Esaú Hernández Herrera, secretario general de gobierno, acudió al homenaje que autoridades civiles y militares le rindieron al general. J. Jesús González Ortega, al pie de su monumento ecuestre, al cumplirse 130 años de su fallecimiento.
Acompañado del procurador de Justicia, Arturo Nahle, el secretario de gobierno recordó que la victoria de González Ortega en Calpulalpan contra los conservadores terminó con la Guerra de Reforma, también llamada de Tres Años, “batalla que llenó de gloria al zacatecano homenajeado”, dijo.
Luego, Hernández Herrera contó un poco sobre la vida de González Ortega.

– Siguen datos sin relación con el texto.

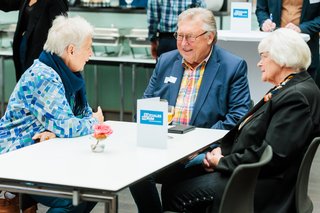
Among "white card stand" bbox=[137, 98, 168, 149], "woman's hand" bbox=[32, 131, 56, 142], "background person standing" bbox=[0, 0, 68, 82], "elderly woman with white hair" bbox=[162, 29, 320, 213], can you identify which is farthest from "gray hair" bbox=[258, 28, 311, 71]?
"background person standing" bbox=[0, 0, 68, 82]

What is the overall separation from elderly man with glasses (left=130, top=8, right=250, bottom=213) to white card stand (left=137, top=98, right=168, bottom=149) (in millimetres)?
674

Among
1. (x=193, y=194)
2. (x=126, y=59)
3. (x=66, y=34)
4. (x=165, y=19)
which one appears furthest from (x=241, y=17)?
(x=193, y=194)

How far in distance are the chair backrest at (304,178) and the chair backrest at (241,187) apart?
0.94ft

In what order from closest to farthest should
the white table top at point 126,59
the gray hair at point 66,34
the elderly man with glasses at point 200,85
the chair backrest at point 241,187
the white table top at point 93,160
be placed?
the chair backrest at point 241,187 < the white table top at point 93,160 < the gray hair at point 66,34 < the elderly man with glasses at point 200,85 < the white table top at point 126,59

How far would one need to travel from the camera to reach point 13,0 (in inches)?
252

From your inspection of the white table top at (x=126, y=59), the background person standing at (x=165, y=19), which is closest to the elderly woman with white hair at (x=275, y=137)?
the background person standing at (x=165, y=19)

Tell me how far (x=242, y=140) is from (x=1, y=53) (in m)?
5.25

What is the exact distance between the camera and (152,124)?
3592 mm

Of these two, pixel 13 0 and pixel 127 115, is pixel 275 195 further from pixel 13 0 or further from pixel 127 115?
pixel 127 115

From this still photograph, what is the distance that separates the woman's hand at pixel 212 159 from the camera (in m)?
3.73

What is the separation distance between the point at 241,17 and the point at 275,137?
3.01m

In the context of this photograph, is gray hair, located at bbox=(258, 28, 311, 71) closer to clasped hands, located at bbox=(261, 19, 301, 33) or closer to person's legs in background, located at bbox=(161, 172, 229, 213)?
person's legs in background, located at bbox=(161, 172, 229, 213)

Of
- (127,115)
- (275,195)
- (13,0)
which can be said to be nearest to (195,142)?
(275,195)

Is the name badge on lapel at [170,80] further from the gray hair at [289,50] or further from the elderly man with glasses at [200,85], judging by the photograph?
the gray hair at [289,50]
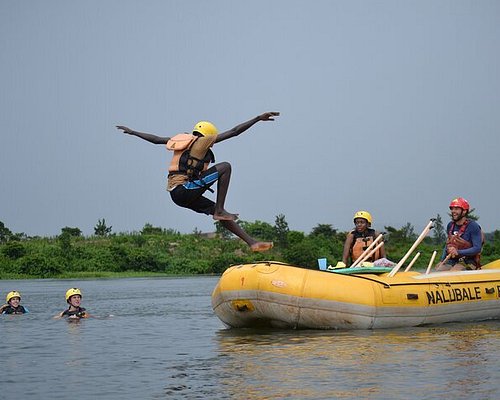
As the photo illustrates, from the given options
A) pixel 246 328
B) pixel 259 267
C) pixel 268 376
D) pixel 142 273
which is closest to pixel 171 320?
pixel 246 328

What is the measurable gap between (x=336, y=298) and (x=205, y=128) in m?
3.41

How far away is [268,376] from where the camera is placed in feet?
34.0

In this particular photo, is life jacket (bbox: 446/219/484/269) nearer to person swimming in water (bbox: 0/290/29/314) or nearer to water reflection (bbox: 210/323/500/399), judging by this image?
water reflection (bbox: 210/323/500/399)

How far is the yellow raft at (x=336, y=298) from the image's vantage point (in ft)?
47.3

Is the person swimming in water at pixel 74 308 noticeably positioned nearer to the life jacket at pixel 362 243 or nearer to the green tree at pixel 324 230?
the life jacket at pixel 362 243

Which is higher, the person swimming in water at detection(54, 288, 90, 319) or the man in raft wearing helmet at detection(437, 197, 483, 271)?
the man in raft wearing helmet at detection(437, 197, 483, 271)

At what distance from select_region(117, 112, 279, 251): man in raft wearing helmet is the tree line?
3459 cm

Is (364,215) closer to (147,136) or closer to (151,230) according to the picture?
(147,136)

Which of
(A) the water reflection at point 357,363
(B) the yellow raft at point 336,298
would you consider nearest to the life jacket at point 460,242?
(B) the yellow raft at point 336,298

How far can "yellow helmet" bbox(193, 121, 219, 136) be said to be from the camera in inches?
497

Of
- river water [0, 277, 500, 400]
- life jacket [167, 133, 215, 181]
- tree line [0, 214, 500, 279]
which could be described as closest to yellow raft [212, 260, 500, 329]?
river water [0, 277, 500, 400]

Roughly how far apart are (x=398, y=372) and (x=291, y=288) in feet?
13.5

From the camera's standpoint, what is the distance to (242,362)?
38.1ft

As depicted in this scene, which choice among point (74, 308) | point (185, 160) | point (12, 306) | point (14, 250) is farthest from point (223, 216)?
point (14, 250)
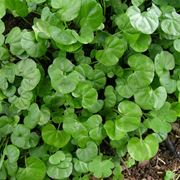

“La victoria de González Ortega dio paso al retornó triunfante de Juárez a la Ciudad de México en enero de 1861, y significó la derrota definitiva del partido conservador, hecho histórico que selló el triunfo de una revolución de principios”, comentó.
Agregó que la Guerra de Reforma tuvo como consecuencia la separación de la Iglesia y del Estado; la libertad de conciencia y, la posibilidad de que en México se diera una nueva época en la política, la economía y la cultura.
Luego, Hernández Herrera se preguntó: ¿estaría satisfecha la generación de la Reforma con el México de nuestros días?, y dijo estar completamente seguro de que no.
“No porque en nuestra forma de ser no se ha arraigado la cultura del respeto a la Constitución y a las leyes que de ella se derivan, como el único camino para alcanzar el progreso y la paz”, sentenció.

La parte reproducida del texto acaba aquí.